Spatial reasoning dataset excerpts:
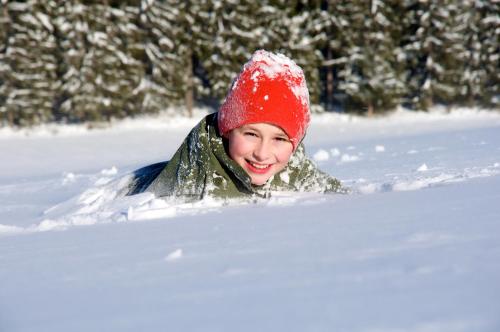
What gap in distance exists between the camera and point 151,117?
2014 centimetres

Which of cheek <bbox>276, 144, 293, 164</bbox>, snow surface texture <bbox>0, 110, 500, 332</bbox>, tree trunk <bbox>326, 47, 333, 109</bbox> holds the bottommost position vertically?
tree trunk <bbox>326, 47, 333, 109</bbox>

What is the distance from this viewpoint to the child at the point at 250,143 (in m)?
3.28

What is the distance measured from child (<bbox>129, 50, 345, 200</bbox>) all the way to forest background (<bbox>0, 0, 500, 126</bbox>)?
15994 mm

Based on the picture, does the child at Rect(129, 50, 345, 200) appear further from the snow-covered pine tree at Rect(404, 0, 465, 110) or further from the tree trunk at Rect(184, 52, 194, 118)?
the snow-covered pine tree at Rect(404, 0, 465, 110)

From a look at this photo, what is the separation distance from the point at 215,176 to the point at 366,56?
59.6 ft

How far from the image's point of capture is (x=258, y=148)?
3266 millimetres

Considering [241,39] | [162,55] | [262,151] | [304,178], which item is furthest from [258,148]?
[162,55]

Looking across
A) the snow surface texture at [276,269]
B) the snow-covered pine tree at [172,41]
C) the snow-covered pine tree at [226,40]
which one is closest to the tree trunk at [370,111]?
the snow-covered pine tree at [226,40]

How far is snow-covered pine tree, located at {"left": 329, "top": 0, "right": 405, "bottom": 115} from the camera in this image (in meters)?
20.2

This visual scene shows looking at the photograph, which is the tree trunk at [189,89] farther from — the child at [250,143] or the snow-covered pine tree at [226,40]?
the child at [250,143]

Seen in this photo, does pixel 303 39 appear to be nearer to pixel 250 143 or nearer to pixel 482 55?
pixel 482 55

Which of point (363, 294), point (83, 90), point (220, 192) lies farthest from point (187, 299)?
point (83, 90)

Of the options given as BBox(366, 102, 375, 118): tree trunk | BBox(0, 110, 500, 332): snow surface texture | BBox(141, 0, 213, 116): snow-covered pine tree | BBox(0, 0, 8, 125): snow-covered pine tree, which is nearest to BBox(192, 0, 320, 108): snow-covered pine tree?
BBox(141, 0, 213, 116): snow-covered pine tree

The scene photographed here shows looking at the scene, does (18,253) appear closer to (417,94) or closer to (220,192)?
(220,192)
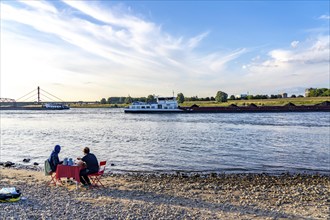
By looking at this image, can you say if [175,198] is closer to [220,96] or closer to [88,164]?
[88,164]

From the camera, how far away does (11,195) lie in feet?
29.6

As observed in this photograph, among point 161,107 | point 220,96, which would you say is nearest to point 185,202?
point 161,107

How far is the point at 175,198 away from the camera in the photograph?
9.91 metres

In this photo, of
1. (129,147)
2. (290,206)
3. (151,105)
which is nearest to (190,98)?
(151,105)

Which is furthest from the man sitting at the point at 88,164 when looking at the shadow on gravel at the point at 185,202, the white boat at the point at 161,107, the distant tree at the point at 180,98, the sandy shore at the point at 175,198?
the distant tree at the point at 180,98

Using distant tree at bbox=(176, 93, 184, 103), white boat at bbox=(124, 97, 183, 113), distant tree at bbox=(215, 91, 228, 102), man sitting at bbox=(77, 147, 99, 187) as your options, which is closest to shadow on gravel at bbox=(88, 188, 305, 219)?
man sitting at bbox=(77, 147, 99, 187)

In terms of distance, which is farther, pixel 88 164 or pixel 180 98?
pixel 180 98

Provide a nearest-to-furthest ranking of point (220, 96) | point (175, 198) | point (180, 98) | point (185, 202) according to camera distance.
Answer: point (185, 202) < point (175, 198) < point (220, 96) < point (180, 98)

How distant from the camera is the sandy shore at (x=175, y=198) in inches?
317

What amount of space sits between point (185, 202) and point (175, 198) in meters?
0.53

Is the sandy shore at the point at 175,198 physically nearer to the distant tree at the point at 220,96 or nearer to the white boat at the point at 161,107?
the white boat at the point at 161,107

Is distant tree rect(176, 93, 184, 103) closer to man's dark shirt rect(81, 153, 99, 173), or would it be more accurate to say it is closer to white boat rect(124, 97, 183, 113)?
white boat rect(124, 97, 183, 113)

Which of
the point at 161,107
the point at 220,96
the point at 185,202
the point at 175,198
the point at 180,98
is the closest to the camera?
the point at 185,202

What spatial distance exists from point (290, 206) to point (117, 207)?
490 cm
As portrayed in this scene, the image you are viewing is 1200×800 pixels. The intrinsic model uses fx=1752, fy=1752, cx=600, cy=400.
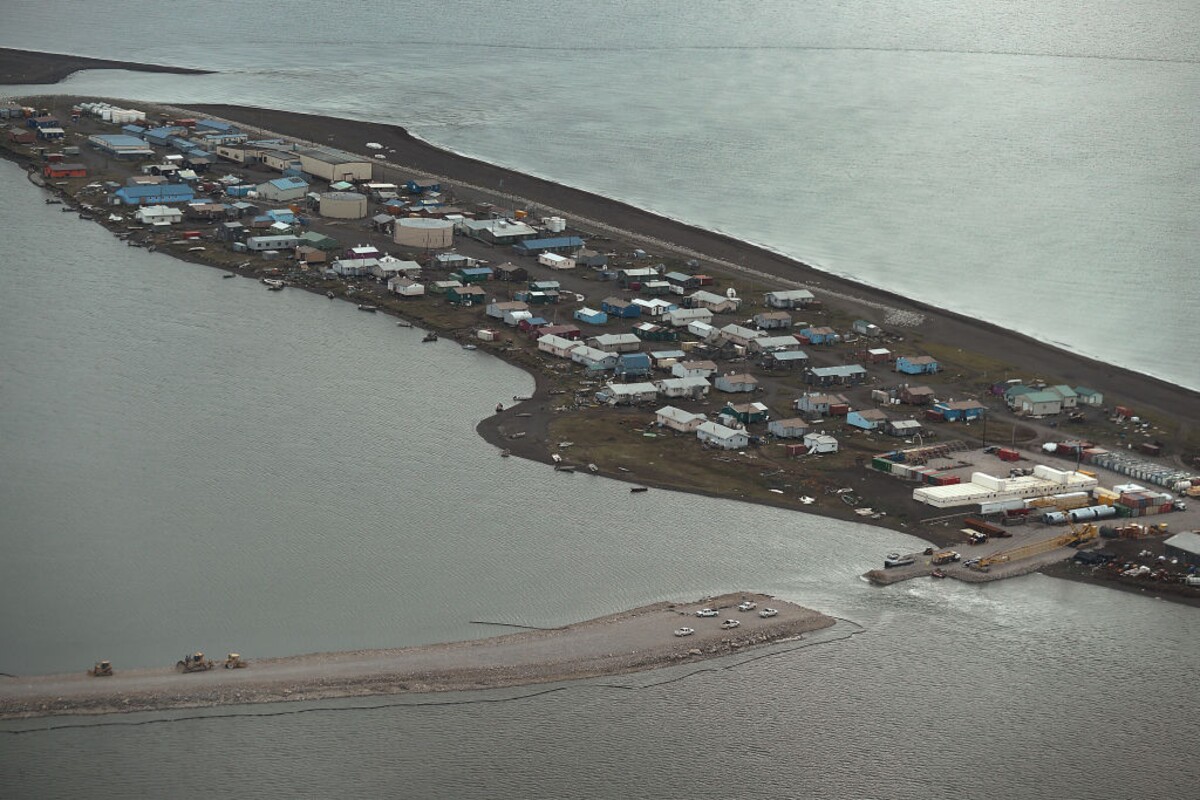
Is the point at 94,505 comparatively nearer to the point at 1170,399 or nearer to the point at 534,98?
the point at 1170,399

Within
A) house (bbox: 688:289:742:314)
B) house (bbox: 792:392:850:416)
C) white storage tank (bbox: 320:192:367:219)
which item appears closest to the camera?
house (bbox: 792:392:850:416)

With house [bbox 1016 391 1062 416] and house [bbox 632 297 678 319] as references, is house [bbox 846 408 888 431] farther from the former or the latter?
house [bbox 632 297 678 319]

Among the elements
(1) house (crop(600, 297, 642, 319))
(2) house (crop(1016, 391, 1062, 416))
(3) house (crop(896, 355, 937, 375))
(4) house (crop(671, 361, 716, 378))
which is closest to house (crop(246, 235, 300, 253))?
(1) house (crop(600, 297, 642, 319))

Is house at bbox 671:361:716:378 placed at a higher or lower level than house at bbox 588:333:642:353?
lower

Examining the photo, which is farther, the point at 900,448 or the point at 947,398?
the point at 947,398

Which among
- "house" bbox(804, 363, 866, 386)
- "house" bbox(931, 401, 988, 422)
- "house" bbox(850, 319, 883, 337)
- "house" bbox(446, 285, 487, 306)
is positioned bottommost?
"house" bbox(931, 401, 988, 422)

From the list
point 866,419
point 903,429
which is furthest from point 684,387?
point 903,429

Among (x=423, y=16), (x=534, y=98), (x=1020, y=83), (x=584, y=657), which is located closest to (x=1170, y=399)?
(x=584, y=657)

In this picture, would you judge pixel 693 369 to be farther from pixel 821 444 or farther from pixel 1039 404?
pixel 1039 404
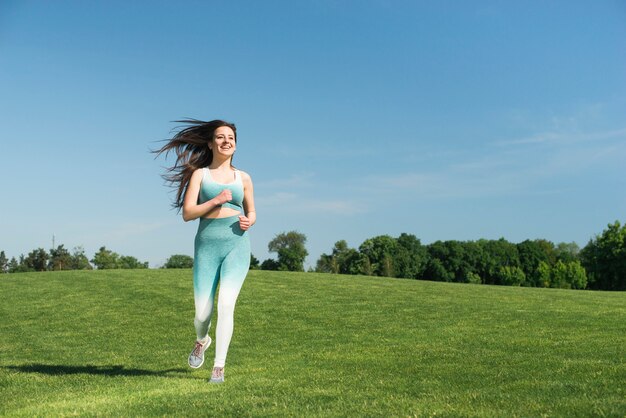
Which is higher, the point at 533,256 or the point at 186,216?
the point at 533,256

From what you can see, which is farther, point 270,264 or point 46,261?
point 270,264

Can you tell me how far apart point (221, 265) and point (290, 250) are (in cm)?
11340

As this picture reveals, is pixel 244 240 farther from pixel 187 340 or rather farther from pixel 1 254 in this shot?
pixel 1 254

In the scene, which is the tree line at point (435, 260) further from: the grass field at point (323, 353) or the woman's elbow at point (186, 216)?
the woman's elbow at point (186, 216)

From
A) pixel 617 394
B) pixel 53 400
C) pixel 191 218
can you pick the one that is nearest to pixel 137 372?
pixel 53 400

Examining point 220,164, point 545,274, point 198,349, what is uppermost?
point 220,164

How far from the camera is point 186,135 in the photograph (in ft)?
31.5

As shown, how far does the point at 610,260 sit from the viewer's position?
297 ft

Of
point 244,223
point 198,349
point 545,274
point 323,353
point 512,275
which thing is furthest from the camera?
point 512,275

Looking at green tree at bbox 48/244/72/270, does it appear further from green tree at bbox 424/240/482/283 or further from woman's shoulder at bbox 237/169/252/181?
woman's shoulder at bbox 237/169/252/181

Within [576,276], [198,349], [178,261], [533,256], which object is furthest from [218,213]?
[178,261]

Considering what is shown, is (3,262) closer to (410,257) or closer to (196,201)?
(410,257)

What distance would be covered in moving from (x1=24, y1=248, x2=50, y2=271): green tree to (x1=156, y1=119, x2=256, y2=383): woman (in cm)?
9054

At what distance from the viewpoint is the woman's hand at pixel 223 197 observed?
862 centimetres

**Job:**
Using the records above, output their complete text exactly, minus any images.

**Written solution:**
What gap in distance exists between the camera and point 151,117?
2014 centimetres

Which of cheek <bbox>276, 144, 293, 164</bbox>, snow surface texture <bbox>0, 110, 500, 332</bbox>, tree trunk <bbox>326, 47, 333, 109</bbox> holds the bottommost position vertically?
tree trunk <bbox>326, 47, 333, 109</bbox>

What is the distance from this viewpoint to the child at the point at 250,143 (in m)?
3.28

What is the distance measured from child (<bbox>129, 50, 345, 200</bbox>) all the way to forest background (<bbox>0, 0, 500, 126</bbox>)?
15994 mm

Based on the picture, does the child at Rect(129, 50, 345, 200) appear further from the snow-covered pine tree at Rect(404, 0, 465, 110) or further from the tree trunk at Rect(184, 52, 194, 118)?
the snow-covered pine tree at Rect(404, 0, 465, 110)

From a look at this photo, what is the separation distance from the point at 215,176 to the point at 366,56?
59.6 ft

How far from the image's point of capture is (x=258, y=148)?
3266 millimetres

Considering [241,39] | [162,55] | [262,151] | [304,178], which item is furthest from [258,148]?
[162,55]

Looking across
A) the snow surface texture at [276,269]
B) the snow-covered pine tree at [172,41]
C) the snow-covered pine tree at [226,40]
which one is closest to the tree trunk at [370,111]?
the snow-covered pine tree at [226,40]

How far is snow-covered pine tree, located at {"left": 329, "top": 0, "right": 405, "bottom": 115} from the camera in this image (in meters)?
20.2

This visual scene shows looking at the photograph, which is the tree trunk at [189,89] farther from — the child at [250,143] or the snow-covered pine tree at [226,40]?
the child at [250,143]

Seen in this photo, does pixel 303 39 appear to be nearer to pixel 250 143 or nearer to pixel 482 55?
pixel 482 55

Which of point (363, 294), point (83, 90), point (220, 192) lies farthest from point (187, 299)?
point (83, 90)

Of the options given as BBox(366, 102, 375, 118): tree trunk | BBox(0, 110, 500, 332): snow surface texture | BBox(141, 0, 213, 116): snow-covered pine tree | BBox(0, 0, 8, 125): snow-covered pine tree, which is nearest to BBox(192, 0, 320, 108): snow-covered pine tree?
BBox(141, 0, 213, 116): snow-covered pine tree

The scene photographed here shows looking at the scene, does (18,253) appear closer to (417,94) or closer to (220,192)?
(220,192)
By looking at this image, can you say if [175,198] is closer to [220,96] or closer to [88,164]?
[88,164]

From the camera, how far away does (11,195) lie in feet?
29.6

As observed in this photograph, among point 161,107 | point 220,96, which would you say is nearest to point 185,202?
point 161,107

How far is the point at 175,198 away from the camera in the photograph?
9.91 metres

In this photo, of
1. (129,147)
2. (290,206)
3. (151,105)
which is nearest to (190,98)?
(151,105)

Which is furthest from the man sitting at the point at 88,164 when looking at the shadow on gravel at the point at 185,202, the white boat at the point at 161,107, the distant tree at the point at 180,98, the sandy shore at the point at 175,198?
the distant tree at the point at 180,98

Using distant tree at bbox=(176, 93, 184, 103), white boat at bbox=(124, 97, 183, 113), distant tree at bbox=(215, 91, 228, 102), man sitting at bbox=(77, 147, 99, 187) as your options, which is closest to shadow on gravel at bbox=(88, 188, 305, 219)?
man sitting at bbox=(77, 147, 99, 187)

In terms of distance, which is farther, pixel 88 164 or pixel 180 98?
pixel 180 98

Provide a nearest-to-furthest ranking of point (220, 96) | point (175, 198) | point (180, 98) | point (185, 202) according to camera distance.
Answer: point (185, 202) < point (175, 198) < point (220, 96) < point (180, 98)

How distant from the camera is the sandy shore at (x=175, y=198) in inches?
317

What amount of space sits between point (185, 202) and point (175, 198) in meters?
0.53

Is the sandy shore at the point at 175,198 physically nearer to the distant tree at the point at 220,96 or nearer to the white boat at the point at 161,107?
the white boat at the point at 161,107

Is distant tree rect(176, 93, 184, 103) closer to man's dark shirt rect(81, 153, 99, 173), or would it be more accurate to say it is closer to white boat rect(124, 97, 183, 113)?
white boat rect(124, 97, 183, 113)

Which of
the point at 161,107
the point at 220,96
the point at 185,202
the point at 175,198
the point at 180,98
is the closest to the camera?
the point at 185,202

What spatial distance exists from point (290, 206) to point (117, 207)?
490 cm
As portrayed in this scene, the image you are viewing is 1200×800 pixels. The intrinsic model uses fx=1752, fy=1752, cx=600, cy=400.
Is the point at 94,505 comparatively nearer to the point at 1170,399 or nearer to the point at 534,98?
the point at 1170,399

Within
A) house (bbox: 688:289:742:314)
B) house (bbox: 792:392:850:416)
C) white storage tank (bbox: 320:192:367:219)
which item appears closest to the camera?
house (bbox: 792:392:850:416)

With house [bbox 1016 391 1062 416] and house [bbox 632 297 678 319] as references, is house [bbox 846 408 888 431] farther from the former or the latter?
house [bbox 632 297 678 319]

Among the elements
(1) house (crop(600, 297, 642, 319))
(2) house (crop(1016, 391, 1062, 416))
(3) house (crop(896, 355, 937, 375))
(4) house (crop(671, 361, 716, 378))
which is closest to house (crop(246, 235, 300, 253))?
(1) house (crop(600, 297, 642, 319))

Is house at bbox 671:361:716:378 placed at a higher or lower level than house at bbox 588:333:642:353?
lower

Examining the photo, which is farther, the point at 900,448 or the point at 947,398?
the point at 947,398

Which among
- "house" bbox(804, 363, 866, 386)
- "house" bbox(931, 401, 988, 422)
- "house" bbox(850, 319, 883, 337)
- "house" bbox(446, 285, 487, 306)
is positioned bottommost?
"house" bbox(931, 401, 988, 422)

From the list
point 866,419
point 903,429
which is furthest from point 684,387?
point 903,429

Among (x=423, y=16), (x=534, y=98), (x=1020, y=83), (x=584, y=657), which is located closest to (x=1170, y=399)?
(x=584, y=657)

In this picture, would you judge pixel 693 369 to be farther from pixel 821 444 or farther from pixel 1039 404?
pixel 1039 404
Which is higher, the point at 533,256 or the point at 186,216?
the point at 533,256

From what you can see, which is farther, point 270,264 or point 46,261?
point 270,264

Can you tell me how far apart point (221, 265) and point (290, 250) are (in cm)?
11340

As this picture reveals, is pixel 244 240 farther from pixel 187 340 or rather farther from pixel 1 254 in this shot?
pixel 1 254

In the scene, which is the tree line at point (435, 260) further from: the grass field at point (323, 353) or the woman's elbow at point (186, 216)?
the woman's elbow at point (186, 216)

From
A) pixel 617 394
B) pixel 53 400
C) pixel 191 218
can you pick the one that is nearest to pixel 137 372?
pixel 53 400

Examining point 220,164, point 545,274, point 198,349, what is uppermost?
point 220,164

How far from the camera is point 186,135 in the photograph (in ft)?
31.5

As shown, how far does the point at 610,260 sit from the viewer's position?
297 ft

Of
point 244,223
point 198,349
point 545,274
point 323,353
point 512,275
which thing is furthest from the camera?
point 512,275

Looking at green tree at bbox 48/244/72/270, does it appear further from green tree at bbox 424/240/482/283 or further from woman's shoulder at bbox 237/169/252/181?
woman's shoulder at bbox 237/169/252/181

Within [576,276], [198,349], [178,261], [533,256], which object is furthest from [218,213]?
[178,261]

Considering what is shown, is (3,262) closer to (410,257) or closer to (196,201)?
(410,257)

What distance would be covered in moving from (x1=24, y1=248, x2=50, y2=271): green tree to (x1=156, y1=119, x2=256, y2=383): woman (in cm)?
9054

At what distance from the viewpoint is the woman's hand at pixel 223 197 observed?
862 centimetres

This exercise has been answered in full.